(Records taken from a dataset)
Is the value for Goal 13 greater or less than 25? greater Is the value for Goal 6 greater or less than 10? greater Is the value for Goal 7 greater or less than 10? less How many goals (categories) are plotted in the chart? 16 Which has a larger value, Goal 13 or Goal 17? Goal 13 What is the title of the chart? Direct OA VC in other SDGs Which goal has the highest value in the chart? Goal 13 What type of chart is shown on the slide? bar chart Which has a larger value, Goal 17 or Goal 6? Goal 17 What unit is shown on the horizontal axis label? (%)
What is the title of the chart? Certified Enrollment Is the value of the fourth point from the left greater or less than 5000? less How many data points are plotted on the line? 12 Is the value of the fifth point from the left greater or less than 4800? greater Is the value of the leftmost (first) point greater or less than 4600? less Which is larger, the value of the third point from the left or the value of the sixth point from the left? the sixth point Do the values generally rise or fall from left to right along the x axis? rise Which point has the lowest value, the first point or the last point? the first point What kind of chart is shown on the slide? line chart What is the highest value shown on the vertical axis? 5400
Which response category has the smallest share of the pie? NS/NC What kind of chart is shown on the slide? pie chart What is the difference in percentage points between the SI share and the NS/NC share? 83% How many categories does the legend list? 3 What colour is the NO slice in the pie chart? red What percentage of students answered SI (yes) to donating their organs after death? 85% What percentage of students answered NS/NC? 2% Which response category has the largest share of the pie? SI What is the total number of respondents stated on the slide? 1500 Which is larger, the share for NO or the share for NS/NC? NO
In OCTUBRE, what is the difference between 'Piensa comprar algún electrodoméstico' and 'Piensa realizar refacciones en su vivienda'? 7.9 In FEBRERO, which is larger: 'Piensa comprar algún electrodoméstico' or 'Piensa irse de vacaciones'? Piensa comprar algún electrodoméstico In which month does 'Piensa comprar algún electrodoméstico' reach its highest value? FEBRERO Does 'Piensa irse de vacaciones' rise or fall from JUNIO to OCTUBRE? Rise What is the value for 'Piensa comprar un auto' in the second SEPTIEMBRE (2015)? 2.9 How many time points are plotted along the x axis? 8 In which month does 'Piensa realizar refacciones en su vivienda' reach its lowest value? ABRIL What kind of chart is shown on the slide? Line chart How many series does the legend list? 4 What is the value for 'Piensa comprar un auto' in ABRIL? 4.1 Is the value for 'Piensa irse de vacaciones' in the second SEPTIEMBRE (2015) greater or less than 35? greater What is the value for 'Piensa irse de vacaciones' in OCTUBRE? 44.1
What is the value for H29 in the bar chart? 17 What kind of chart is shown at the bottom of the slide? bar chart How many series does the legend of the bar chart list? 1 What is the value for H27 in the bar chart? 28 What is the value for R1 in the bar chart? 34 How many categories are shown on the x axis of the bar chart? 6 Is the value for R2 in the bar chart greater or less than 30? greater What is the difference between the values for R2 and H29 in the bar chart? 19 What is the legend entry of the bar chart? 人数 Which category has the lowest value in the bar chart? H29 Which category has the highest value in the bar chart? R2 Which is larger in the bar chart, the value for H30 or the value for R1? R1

Required action
Copy out every line of the data above without changing anything.

Solved exercise
Is the value for Goal 13 greater or less than 25? greater Is the value for Goal 6 greater or less than 10? greater Is the value for Goal 7 greater or less than 10? less How many goals (categories) are plotted in the chart? 16 Which has a larger value, Goal 13 or Goal 17? Goal 13 What is the title of the chart? Direct OA VC in other SDGs Which goal has the highest value in the chart? Goal 13 What type of chart is shown on the slide? bar chart Which has a larger value, Goal 17 or Goal 6? Goal 17 What unit is shown on the horizontal axis label? (%)
What is the title of the chart? Certified Enrollment Is the value of the fourth point from the left greater or less than 5000? less How many data points are plotted on the line? 12 Is the value of the fifth point from the left greater or less than 4800? greater Is the value of the leftmost (first) point greater or less than 4600? less Which is larger, the value of the third point from the left or the value of the sixth point from the left? the sixth point Do the values generally rise or fall from left to right along the x axis? rise Which point has the lowest value, the first point or the last point? the first point What kind of chart is shown on the slide? line chart What is the highest value shown on the vertical axis? 5400
Which response category has the smallest share of the pie? NS/NC What kind of chart is shown on the slide? pie chart What is the difference in percentage points between the SI share and the NS/NC share? 83% How many categories does the legend list? 3 What colour is the NO slice in the pie chart? red What percentage of students answered SI (yes) to donating their organs after death? 85% What percentage of students answered NS/NC? 2% Which response category has the largest share of the pie? SI What is the total number of respondents stated on the slide? 1500 Which is larger, the share for NO or the share for NS/NC? NO
In OCTUBRE, what is the difference between 'Piensa comprar algún electrodoméstico' and 'Piensa realizar refacciones en su vivienda'? 7.9 In FEBRERO, which is larger: 'Piensa comprar algún electrodoméstico' or 'Piensa irse de vacaciones'? Piensa comprar algún electrodoméstico In which month does 'Piensa comprar algún electrodoméstico' reach its highest value? FEBRERO Does 'Piensa irse de vacaciones' rise or fall from JUNIO to OCTUBRE? Rise What is the value for 'Piensa comprar un auto' in the second SEPTIEMBRE (2015)? 2.9 How many time points are plotted along the x axis? 8 In which month does 'Piensa realizar refacciones en su vivienda' reach its lowest value? ABRIL What kind of chart is shown on the slide? Line chart How many series does the legend list? 4 What is the value for 'Piensa comprar un auto' in ABRIL? 4.1 Is the value for 'Piensa irse de vacaciones' in the second SEPTIEMBRE (2015) greater or less than 35? greater What is the value for 'Piensa irse de vacaciones' in OCTUBRE? 44.1
What is the value for H29 in the bar chart? 17 What kind of chart is shown at the bottom of the slide? bar chart How many series does the legend of the bar chart list? 1 What is the value for H27 in the bar chart? 28 What is the value for R1 in the bar chart? 34 How many categories are shown on the x axis of the bar chart? 6 Is the value for R2 in the bar chart greater or less than 30? greater What is the difference between the values for R2 and H29 in the bar chart? 19 What is the legend entry of the bar chart? 人数 Which category has the lowest value in the bar chart? H29 Which category has the highest value in the bar chart? R2 Which is larger in the bar chart, the value for H30 or the value for R1? R1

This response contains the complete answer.